Parmi ces transferts, dix patients du Centre hospitalier universitaire (CHU) de Nîmes ont été transférés vers Toulouse et la Bretagne, "l'une des régions les moins touchées" par la seconde vague du Covid-19, a souligné de son côté le directeur de l'Agence régionale de santé d'Occitanie Pierre Ricordeau. Ce dernier a en outre décrit une situation qui s'est "fortement tendue" à Nîmes et sa périphérie au cours du week-end dernier, notamment chez les plus de 65 ans. Quatre patients d'Avignon ont également été pris en charge mercredi dans des établissements de Lorient et de Vannes, détaille dans un communiqué l'ARS Bretagne, qui précise que cela porte à vingt le nombre de patients du sud de la France touchés par le Covid-19 accueillis dans les établissements de la région depuis le 27 octobre.

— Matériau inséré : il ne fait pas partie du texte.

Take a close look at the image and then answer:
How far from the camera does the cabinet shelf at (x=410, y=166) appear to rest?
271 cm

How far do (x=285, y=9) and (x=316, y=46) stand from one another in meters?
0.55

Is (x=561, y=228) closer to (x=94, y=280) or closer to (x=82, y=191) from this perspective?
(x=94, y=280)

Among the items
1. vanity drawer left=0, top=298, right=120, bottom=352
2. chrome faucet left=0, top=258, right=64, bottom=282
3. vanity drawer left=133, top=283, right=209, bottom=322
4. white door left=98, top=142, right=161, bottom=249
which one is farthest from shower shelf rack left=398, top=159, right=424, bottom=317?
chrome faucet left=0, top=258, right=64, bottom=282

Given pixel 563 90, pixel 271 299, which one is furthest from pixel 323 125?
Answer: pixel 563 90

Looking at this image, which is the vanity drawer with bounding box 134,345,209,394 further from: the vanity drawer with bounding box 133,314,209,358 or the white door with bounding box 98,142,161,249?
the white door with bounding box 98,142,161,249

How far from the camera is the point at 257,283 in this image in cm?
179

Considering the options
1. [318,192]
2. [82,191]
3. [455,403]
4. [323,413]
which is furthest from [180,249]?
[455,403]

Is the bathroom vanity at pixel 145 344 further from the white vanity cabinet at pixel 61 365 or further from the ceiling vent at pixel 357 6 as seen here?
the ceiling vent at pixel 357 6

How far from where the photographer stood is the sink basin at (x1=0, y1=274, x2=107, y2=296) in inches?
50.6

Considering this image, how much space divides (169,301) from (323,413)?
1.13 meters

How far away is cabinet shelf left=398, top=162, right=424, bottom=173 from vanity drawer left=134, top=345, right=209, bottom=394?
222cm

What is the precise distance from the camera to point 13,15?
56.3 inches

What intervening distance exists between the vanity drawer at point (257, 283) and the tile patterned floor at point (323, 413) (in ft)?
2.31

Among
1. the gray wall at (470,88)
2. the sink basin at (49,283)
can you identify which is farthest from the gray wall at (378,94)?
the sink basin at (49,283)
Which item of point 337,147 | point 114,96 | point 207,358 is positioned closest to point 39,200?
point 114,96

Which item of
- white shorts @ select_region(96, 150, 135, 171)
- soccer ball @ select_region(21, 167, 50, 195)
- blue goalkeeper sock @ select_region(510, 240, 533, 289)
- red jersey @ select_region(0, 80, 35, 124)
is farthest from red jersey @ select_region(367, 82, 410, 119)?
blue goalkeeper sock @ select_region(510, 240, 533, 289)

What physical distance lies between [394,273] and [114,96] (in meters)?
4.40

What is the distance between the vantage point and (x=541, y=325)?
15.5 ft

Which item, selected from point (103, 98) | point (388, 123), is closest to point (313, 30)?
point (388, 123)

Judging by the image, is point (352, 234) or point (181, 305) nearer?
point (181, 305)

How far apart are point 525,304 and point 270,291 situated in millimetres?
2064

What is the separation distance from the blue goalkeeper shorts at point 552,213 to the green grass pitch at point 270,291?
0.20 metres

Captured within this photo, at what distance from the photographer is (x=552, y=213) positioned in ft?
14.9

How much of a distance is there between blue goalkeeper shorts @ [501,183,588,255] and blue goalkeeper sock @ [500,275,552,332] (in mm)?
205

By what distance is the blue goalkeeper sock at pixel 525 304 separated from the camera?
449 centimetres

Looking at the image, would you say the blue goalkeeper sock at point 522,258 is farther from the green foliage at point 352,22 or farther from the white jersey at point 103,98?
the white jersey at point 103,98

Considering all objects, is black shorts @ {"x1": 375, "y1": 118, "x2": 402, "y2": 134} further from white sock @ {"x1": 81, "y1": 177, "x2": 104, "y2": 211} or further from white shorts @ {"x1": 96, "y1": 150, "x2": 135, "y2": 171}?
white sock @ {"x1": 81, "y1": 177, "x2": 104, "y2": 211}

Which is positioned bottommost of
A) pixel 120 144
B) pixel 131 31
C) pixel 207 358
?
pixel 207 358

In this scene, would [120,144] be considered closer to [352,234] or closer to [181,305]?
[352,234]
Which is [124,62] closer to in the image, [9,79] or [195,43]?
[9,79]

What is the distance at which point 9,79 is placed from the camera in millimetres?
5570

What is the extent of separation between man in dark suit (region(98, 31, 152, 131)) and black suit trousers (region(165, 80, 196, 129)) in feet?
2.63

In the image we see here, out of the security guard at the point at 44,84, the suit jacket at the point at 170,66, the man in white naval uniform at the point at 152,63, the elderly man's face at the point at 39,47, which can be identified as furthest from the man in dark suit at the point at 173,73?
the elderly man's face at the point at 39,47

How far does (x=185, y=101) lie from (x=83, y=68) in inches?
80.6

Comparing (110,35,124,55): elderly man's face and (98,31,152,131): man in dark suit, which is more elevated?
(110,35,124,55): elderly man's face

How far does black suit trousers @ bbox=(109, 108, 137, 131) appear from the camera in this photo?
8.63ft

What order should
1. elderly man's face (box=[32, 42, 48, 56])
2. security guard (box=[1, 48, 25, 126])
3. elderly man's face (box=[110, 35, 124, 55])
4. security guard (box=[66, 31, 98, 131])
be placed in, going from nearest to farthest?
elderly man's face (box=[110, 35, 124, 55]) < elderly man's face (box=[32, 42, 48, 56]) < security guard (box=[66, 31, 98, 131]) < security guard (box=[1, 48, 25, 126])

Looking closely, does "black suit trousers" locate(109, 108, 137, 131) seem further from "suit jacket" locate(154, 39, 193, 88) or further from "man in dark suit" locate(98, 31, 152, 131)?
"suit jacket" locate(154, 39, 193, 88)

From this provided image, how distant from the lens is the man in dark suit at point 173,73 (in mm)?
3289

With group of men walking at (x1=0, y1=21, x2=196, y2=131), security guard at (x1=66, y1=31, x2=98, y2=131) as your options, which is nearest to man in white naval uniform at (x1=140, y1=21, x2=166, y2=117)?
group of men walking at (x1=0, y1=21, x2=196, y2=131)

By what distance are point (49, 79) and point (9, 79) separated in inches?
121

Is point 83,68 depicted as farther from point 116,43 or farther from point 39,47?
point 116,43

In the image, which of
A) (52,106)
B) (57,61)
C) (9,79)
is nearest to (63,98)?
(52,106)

A noter que des transferts de malades ont également eu lieu entre établissements d'une même région, "notamment en Auvergne-Rhône-Alpes", ces opérations étant menées "pour l'instant par voie aérienne", a rappelé Zaynab Riet, déléguée générale de la Fédération Hospitalière de France (FHF).

Et bientôt à l'étranger ?

Des transferts de malades du Covid-19 depuis les Hauts-de-France vers l'Allemagne sont "envisagés dans les prochains jours", ainsi que des évacuations vers d'autres régions françaises, a indiqué mardi Frédéric Valletoux, le président de la FHF. "Des transferts vers d'autres régions, voire d'autres pays, vont permettre de faire baisser cette pression et seront parfois indispensables", a-t-il ajouté, évoquant une "pression extrêmement forte dans certains territoires". Ces évacuations pourraient intervenir "dans les dix jours qui viennent", a-t-il précisé, les autorités sanitaires prédisant "un point de saturation avéré d'ici une dizaine de jours" dans les services de réanimation.

Avec quelle aide de l'UE ?

Il se trouve que, concernant les transferts de patients hospitalisés d'un pays à l'autre, l'UE a fait marche arrière vendredi sur la question du financement précisant que la somme de 220 millions d'euros annoncée la veille n'était pas nouvelle et que seulement 20 millions de ce montant y étaient dédiés dans la répartition initiale.

"Il n'y a pas de divisions, pas de limitation (...) Autant que je comprenne, on peut donc aller au-delà de cette somme de 20 millions pour les transferts de patients", a néanmoins estimé plus tard un porte-parole. Alors que la deuxième vague menace de saturer les capacités hospitalières, "la question du transfert transfrontalier de patients revient sur la table (...) Il était important de repréciser qu'il y a de l'argent pour les financer", a justifié un autre porte-parole.